Les amis de Monsieur Caire

Posted by lutopium sur 26 avril 2009

Nos amis adéquistes ont bien hâte de voir la campagne à la chefferie prendre son envol et espèrent qu’elle provoquera une couverture médiatique propre à ce genre d’évènement. Après les annonces d’Éric Caire et de Christian Lévesque, voilà que Gilles Taillon devrait annoncer sa candidature dès demain.

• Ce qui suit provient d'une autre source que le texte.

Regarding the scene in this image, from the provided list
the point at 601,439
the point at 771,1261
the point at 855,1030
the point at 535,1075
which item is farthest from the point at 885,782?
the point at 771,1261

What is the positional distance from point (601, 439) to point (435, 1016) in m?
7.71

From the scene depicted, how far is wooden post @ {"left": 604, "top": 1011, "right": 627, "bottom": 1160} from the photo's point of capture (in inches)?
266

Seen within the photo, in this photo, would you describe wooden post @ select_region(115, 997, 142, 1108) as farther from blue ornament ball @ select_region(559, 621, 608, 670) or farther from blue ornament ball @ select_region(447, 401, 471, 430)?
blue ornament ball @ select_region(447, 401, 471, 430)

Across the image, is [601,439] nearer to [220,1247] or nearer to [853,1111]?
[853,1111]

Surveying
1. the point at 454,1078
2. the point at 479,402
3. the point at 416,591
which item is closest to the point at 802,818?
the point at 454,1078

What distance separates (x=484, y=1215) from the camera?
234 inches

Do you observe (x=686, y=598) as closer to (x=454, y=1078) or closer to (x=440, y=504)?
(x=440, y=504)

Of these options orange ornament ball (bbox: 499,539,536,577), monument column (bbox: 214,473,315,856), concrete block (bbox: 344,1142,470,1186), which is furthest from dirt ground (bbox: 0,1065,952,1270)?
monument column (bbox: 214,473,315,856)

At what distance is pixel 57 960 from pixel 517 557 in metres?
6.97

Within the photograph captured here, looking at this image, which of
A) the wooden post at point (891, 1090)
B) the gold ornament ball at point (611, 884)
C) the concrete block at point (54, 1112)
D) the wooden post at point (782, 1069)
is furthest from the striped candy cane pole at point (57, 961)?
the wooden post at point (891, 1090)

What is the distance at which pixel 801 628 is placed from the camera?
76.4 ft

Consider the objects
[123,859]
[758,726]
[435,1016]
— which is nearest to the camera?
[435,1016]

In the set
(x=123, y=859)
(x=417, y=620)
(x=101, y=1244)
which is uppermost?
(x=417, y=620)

J’ai vérifié les blogues adéquistes, conservateurs ou tout simplement de droite afin de voir si un consensus s’y développait, si une candidature recevait plus d’appuis qu’une autre. À l’exception de quelques témoignages de sympathie, les blogueurs sont encore timides et semblent vouloir attendre encore un peu avant d’officialiser leurs positions. Certains souhaiteraient l’arrivée d’un Paul-Daniel Muller, d’un Maxime Bernier ou de toute autre personnalité bien connue du public avant de confirmer leur choix. La plupart semblent déçus du fait que les trois candidats actuels ne penchent pas assez vers la droite, les qualifiant parfois d’interventionnistes ou de sociaux-démocrates révisionnistes.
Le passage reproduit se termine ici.